▸ **Scene-based reasoning data**:
= = = = =

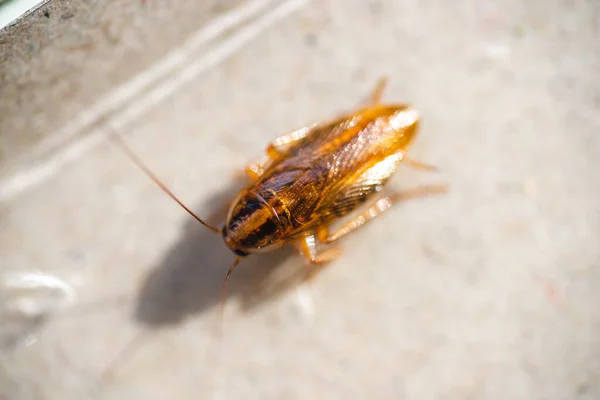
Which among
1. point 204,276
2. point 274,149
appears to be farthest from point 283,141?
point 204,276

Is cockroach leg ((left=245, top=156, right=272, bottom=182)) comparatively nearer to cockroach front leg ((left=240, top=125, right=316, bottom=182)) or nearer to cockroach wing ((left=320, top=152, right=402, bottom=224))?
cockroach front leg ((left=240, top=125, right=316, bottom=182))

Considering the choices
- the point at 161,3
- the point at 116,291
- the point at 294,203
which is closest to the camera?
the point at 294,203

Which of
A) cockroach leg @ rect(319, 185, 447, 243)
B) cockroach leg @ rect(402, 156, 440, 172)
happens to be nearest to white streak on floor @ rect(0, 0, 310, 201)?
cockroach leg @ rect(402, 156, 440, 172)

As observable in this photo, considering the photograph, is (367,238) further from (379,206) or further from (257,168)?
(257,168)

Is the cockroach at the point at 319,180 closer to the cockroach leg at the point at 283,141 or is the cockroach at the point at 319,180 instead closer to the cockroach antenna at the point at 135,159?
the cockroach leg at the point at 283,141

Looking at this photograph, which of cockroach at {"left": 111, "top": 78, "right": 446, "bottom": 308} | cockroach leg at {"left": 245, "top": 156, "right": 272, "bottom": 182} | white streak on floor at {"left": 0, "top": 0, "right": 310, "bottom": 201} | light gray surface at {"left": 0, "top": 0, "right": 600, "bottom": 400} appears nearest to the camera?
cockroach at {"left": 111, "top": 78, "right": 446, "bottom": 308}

= = = = =

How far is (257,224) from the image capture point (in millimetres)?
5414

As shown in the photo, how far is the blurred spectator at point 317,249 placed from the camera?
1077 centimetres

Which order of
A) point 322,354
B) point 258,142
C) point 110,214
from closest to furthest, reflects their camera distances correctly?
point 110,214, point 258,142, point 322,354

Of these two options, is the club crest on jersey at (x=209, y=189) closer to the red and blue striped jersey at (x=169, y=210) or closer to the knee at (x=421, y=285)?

= = = = =

▸ **Problem requirements**:
Extract and reproduce verbatim everything in the data above from the line containing "As shown in" down to the line containing "Of these two", including both of those lines.

▸ **Exercise result**:
As shown in the photo, how far is the blurred spectator at point 317,249 placed from the camera?
1077 centimetres

Which order of
A) point 322,354
B) point 258,142
C) point 110,214
from closest to furthest, reflects their camera distances correctly?
point 110,214, point 258,142, point 322,354

Of these two options, is the club crest on jersey at (x=209, y=189) closer to the red and blue striped jersey at (x=169, y=210) or closer to the knee at (x=421, y=285)?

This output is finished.